▸ Selected passage
[Start of Attachment]

Kerendia just became the first drug to post five consecutive Phase III wins across kidney and heart disease populations. Bayer's latest trial success could unlock a massive new patient population, and the company's turnaround plan is banking on it.
Imagine a basketball player sinking every free throw in five consecutive playoff games. That's essentially what Bayer's kidney drug Kerendia (finerenone) just pulled off in the clinical trial world.
On March 16, Bayer announced that its Phase III FIND-CKD trial hit its primary endpoint, showing that Kerendia significantly slowed kidney function decline in patients with non-diabetic chronic kidney disease (CKD). That makes it five straight Phase III wins for the drug across more than 20,000 patients. Five trials, five successes, zero misses. In drug development, where roughly 90% of clinical candidates flame out, that's an absurdly good batting average.

[End of Attachment]

▸ Input data

[Start of Attachment]

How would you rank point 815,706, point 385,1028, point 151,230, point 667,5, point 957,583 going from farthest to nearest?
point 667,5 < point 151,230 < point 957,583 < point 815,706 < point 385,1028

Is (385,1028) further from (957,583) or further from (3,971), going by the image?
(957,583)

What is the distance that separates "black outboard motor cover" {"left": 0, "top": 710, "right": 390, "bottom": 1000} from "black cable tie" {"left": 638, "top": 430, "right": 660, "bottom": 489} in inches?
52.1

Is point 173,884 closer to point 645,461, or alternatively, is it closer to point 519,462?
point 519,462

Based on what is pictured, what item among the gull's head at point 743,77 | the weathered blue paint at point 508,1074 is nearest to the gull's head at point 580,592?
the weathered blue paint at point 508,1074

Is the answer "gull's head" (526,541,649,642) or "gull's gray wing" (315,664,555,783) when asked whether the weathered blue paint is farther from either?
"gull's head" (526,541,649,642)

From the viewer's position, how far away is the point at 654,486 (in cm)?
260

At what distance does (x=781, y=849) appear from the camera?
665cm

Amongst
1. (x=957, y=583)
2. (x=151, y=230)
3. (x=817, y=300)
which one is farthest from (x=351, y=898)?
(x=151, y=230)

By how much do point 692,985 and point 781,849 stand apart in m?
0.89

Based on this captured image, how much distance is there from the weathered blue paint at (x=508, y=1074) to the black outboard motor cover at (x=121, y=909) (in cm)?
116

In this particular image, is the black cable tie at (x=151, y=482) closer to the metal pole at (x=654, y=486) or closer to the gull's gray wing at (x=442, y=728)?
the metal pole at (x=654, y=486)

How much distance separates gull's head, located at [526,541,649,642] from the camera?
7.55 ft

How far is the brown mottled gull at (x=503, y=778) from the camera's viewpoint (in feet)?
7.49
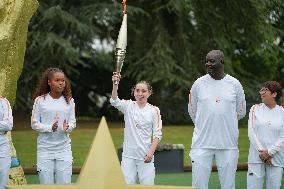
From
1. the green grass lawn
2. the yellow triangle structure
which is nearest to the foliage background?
the green grass lawn

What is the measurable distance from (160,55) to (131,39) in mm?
2252

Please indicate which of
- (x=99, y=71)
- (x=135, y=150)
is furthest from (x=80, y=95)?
(x=135, y=150)

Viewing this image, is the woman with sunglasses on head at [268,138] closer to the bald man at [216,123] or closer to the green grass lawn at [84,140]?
the bald man at [216,123]

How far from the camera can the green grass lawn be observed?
632 inches

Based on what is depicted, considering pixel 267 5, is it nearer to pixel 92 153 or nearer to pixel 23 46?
pixel 23 46

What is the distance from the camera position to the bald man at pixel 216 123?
8125mm

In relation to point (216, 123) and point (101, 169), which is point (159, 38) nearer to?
point (216, 123)

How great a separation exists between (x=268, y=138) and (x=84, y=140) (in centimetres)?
1117

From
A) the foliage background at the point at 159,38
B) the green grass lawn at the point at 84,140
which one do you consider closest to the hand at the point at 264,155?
the green grass lawn at the point at 84,140

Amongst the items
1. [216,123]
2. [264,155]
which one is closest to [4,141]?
[216,123]

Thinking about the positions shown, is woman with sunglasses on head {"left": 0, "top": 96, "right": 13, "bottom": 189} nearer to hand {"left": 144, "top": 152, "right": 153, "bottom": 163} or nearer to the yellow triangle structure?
hand {"left": 144, "top": 152, "right": 153, "bottom": 163}

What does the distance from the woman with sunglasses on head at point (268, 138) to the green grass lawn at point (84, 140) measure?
22.1ft

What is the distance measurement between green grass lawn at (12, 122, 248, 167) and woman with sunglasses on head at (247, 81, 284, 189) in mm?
6722

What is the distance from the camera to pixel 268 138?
8367mm
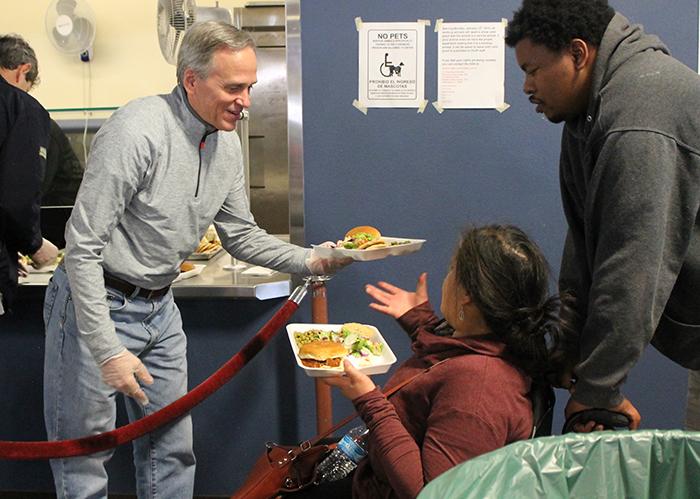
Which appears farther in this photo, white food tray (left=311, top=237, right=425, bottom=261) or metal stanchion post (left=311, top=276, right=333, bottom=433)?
metal stanchion post (left=311, top=276, right=333, bottom=433)

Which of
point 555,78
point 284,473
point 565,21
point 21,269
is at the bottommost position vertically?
point 284,473

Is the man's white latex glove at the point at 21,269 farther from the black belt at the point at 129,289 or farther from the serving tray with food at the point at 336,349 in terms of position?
the serving tray with food at the point at 336,349

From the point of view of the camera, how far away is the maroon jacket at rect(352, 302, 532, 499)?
146 cm

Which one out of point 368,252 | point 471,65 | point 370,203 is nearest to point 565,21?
point 368,252

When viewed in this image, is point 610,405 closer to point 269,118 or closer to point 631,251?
point 631,251

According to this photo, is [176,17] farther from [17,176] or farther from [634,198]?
[634,198]

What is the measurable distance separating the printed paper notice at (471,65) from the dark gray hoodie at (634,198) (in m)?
1.19

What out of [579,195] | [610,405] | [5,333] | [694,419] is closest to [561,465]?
[610,405]

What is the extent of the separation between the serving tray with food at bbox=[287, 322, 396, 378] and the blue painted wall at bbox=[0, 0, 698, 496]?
0.55 m

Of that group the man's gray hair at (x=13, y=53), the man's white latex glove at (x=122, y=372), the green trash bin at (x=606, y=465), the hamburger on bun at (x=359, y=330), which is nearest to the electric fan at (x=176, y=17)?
the man's gray hair at (x=13, y=53)

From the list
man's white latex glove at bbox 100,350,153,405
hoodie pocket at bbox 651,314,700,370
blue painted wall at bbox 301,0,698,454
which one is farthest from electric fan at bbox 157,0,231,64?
hoodie pocket at bbox 651,314,700,370

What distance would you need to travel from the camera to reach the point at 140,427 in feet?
7.22

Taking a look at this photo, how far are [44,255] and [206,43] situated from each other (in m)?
1.27

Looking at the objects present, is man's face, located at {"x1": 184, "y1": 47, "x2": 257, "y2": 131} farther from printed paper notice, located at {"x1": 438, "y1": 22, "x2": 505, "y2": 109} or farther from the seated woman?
printed paper notice, located at {"x1": 438, "y1": 22, "x2": 505, "y2": 109}
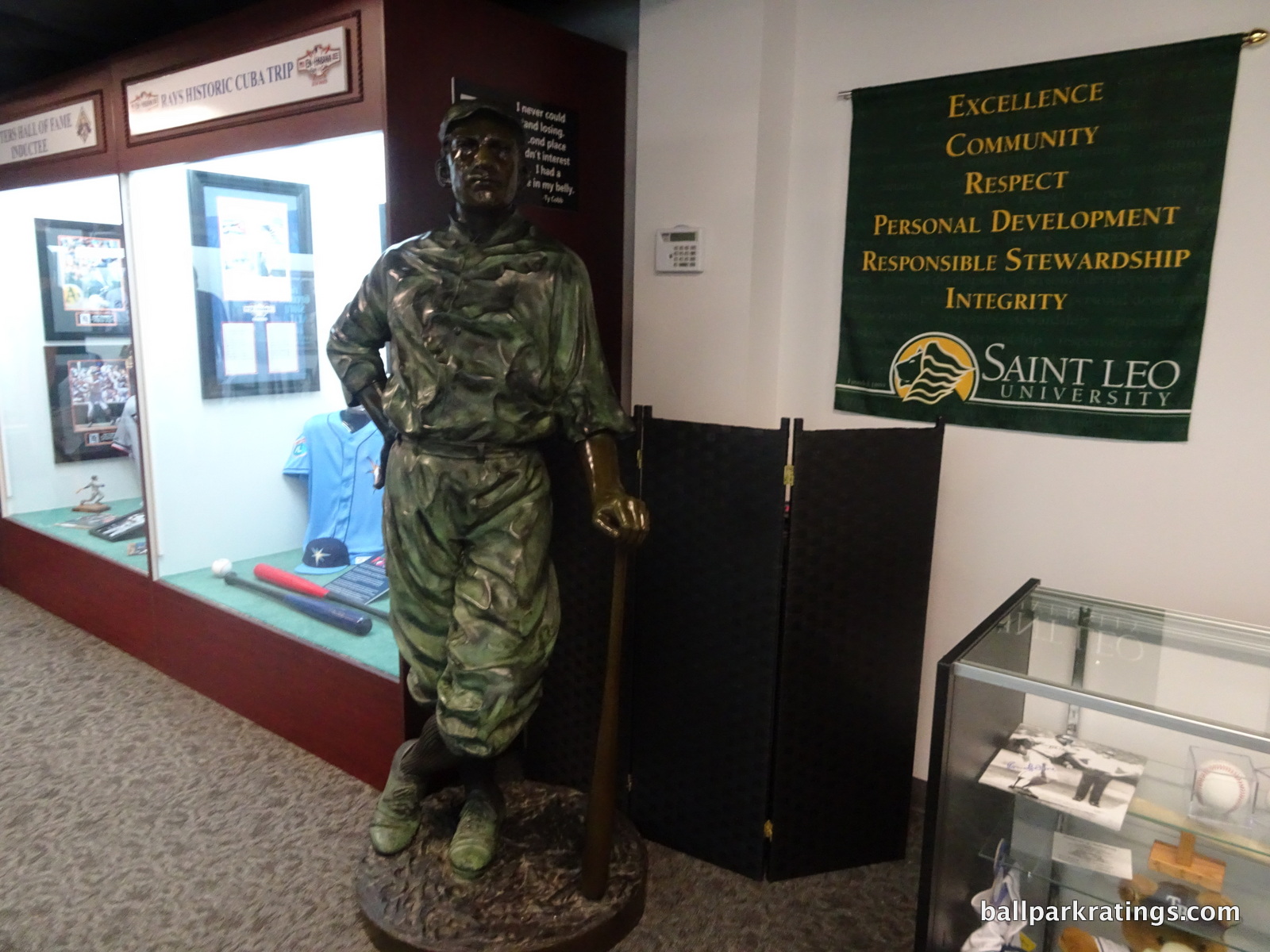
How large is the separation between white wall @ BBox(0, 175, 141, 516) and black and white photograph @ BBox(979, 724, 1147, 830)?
3309 millimetres

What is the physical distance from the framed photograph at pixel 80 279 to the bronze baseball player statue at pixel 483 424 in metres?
2.01

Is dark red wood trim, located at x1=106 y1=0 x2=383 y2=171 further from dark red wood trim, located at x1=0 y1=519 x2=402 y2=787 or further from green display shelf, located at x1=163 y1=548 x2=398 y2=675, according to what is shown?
dark red wood trim, located at x1=0 y1=519 x2=402 y2=787

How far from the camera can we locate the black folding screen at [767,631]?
1939 millimetres

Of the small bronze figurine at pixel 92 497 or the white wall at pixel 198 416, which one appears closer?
the white wall at pixel 198 416

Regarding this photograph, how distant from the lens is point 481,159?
164 centimetres

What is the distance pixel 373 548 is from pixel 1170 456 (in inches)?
89.8

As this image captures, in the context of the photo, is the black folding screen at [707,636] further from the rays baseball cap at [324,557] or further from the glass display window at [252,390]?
the rays baseball cap at [324,557]

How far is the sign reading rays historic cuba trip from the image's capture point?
1.86m

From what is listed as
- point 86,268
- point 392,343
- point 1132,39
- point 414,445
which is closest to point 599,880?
point 414,445

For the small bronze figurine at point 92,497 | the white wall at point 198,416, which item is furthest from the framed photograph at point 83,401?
the white wall at point 198,416

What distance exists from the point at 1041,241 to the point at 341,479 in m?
2.22

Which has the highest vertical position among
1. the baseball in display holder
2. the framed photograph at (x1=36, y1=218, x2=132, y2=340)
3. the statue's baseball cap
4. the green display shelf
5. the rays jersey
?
the statue's baseball cap

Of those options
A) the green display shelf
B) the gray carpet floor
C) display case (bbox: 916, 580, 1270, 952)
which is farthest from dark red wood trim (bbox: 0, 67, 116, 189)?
display case (bbox: 916, 580, 1270, 952)

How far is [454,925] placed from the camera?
1.74 meters
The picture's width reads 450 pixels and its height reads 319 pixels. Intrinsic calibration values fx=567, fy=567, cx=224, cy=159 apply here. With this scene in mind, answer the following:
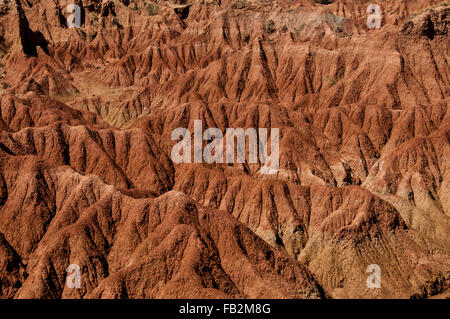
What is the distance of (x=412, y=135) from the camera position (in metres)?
90.8

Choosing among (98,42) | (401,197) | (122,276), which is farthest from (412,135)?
(98,42)

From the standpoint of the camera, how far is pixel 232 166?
8175cm

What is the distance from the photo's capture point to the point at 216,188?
236 feet

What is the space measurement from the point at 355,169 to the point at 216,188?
83.3ft

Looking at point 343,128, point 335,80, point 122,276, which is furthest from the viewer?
point 335,80

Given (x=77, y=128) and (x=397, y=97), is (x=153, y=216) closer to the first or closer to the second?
(x=77, y=128)

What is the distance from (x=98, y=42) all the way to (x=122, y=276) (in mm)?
126108

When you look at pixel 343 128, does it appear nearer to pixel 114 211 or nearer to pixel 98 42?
pixel 114 211

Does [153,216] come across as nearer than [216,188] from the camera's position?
Yes

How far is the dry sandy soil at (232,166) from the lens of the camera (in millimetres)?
49656

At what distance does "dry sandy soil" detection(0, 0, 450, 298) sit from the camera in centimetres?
4966

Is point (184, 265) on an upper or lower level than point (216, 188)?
upper

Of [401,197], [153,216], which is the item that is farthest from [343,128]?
[153,216]

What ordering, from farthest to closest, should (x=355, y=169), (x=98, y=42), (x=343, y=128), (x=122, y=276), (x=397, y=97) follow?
(x=98, y=42), (x=397, y=97), (x=343, y=128), (x=355, y=169), (x=122, y=276)
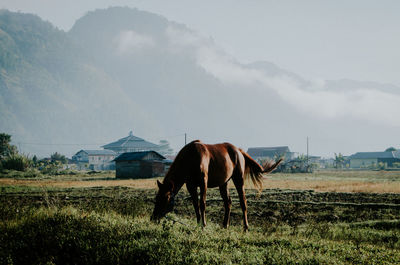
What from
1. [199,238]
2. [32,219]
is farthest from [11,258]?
[199,238]

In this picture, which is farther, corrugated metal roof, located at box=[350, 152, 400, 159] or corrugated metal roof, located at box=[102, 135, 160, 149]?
corrugated metal roof, located at box=[102, 135, 160, 149]

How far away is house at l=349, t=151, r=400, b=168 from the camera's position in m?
134

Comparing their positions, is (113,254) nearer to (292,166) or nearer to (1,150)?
(1,150)

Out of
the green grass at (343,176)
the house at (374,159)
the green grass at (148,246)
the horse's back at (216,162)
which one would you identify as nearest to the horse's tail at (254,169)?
the horse's back at (216,162)

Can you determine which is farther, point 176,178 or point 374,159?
point 374,159

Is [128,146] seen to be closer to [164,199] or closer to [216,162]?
[216,162]

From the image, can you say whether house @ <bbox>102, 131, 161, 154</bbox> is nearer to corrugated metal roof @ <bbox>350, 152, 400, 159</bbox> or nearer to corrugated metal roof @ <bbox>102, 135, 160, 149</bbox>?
corrugated metal roof @ <bbox>102, 135, 160, 149</bbox>

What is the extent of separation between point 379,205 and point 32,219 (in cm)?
1634

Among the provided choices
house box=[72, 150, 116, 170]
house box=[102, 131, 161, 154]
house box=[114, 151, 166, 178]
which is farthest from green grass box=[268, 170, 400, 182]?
house box=[102, 131, 161, 154]

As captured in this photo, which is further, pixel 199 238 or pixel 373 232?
pixel 373 232

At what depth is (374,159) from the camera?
142875 mm

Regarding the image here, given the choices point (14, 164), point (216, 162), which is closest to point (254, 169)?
point (216, 162)

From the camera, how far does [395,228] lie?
12.4m

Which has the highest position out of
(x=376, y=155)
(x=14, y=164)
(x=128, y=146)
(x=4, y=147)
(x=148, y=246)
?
(x=128, y=146)
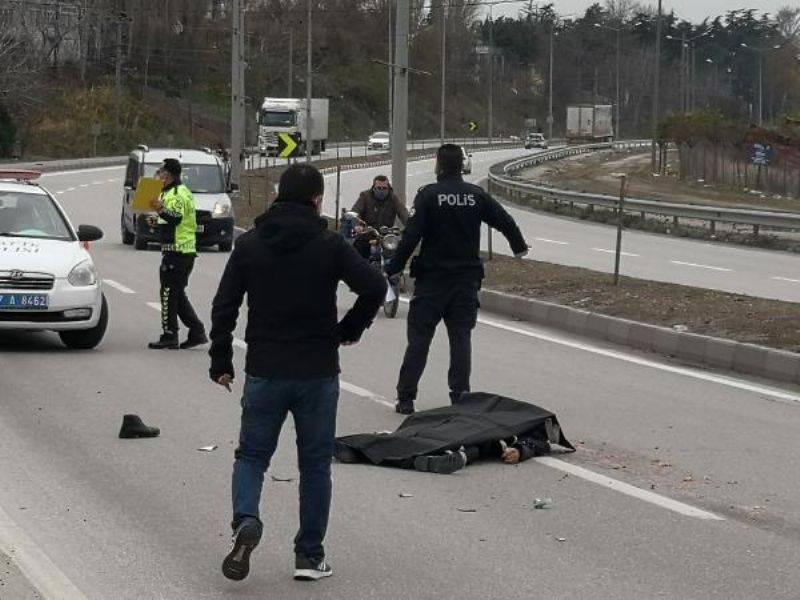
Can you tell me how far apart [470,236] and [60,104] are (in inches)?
3589

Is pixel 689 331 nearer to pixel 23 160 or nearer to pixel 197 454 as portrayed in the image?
pixel 197 454

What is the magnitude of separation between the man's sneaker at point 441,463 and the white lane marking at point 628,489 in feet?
1.89

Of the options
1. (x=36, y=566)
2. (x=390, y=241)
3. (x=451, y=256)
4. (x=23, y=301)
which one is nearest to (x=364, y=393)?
(x=451, y=256)

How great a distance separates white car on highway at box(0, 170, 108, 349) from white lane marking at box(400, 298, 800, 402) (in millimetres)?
4639

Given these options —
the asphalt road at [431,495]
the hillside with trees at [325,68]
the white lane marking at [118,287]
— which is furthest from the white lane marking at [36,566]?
the hillside with trees at [325,68]

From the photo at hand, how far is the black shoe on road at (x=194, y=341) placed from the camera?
15.4 meters

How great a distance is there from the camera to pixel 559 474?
9398 millimetres

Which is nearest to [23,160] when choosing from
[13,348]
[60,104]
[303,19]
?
[60,104]

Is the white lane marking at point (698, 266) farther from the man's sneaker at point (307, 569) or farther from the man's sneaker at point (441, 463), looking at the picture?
the man's sneaker at point (307, 569)

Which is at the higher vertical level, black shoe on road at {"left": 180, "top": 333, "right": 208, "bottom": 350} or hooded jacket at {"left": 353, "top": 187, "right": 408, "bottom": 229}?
hooded jacket at {"left": 353, "top": 187, "right": 408, "bottom": 229}

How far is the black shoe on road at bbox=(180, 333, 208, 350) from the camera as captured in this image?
1536cm

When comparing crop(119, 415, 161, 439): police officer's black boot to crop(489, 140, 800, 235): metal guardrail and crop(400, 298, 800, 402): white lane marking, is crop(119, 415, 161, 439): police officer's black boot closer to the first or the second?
crop(400, 298, 800, 402): white lane marking

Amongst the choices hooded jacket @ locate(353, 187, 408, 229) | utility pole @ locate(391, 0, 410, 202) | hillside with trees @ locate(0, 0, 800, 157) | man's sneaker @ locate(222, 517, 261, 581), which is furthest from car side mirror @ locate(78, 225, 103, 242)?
hillside with trees @ locate(0, 0, 800, 157)

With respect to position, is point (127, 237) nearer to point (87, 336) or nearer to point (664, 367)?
point (87, 336)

[End of Attachment]

▸ What is required
Continue the article above about Bayer's kidney drug Kerendia and its Phase III trial results, starting right after its last sentence.

▸ Exercise answer
But the real story isn't just the streak. It's who this trial was designed to help.
Kerendia already has FDA approval for CKD in patients with type 2 diabetes and certain types of heart failure. That approval was a solid win, but it left a massive group of kidney disease patients on the sidelines: the ones whose kidneys are failing for reasons that have nothing to do with diabetes.
Chronic kidney disease affects more than 10% of the global population. It's the ninth leading cause of death worldwide, killing over 1.4 million people in 2023 alone. And for patients without diabetes, treatment options have been frustratingly thin. The standard of care basically boils down to managing blood pressure, hoping things don't get worse, and eventually facing dialysis or a transplant if they do.
That's the gap Bayer is trying to fill. The FIND-CKD trial enrolled roughly 1,500 adults with non-diabetic CKD who were already on maximum-tolerated doses of standard blood pressure medications (ACE inhibitors or ARBs). Half got finerenone; half got a placebo. The question was simple: does adding this drug slow the rate at which kidneys lose function?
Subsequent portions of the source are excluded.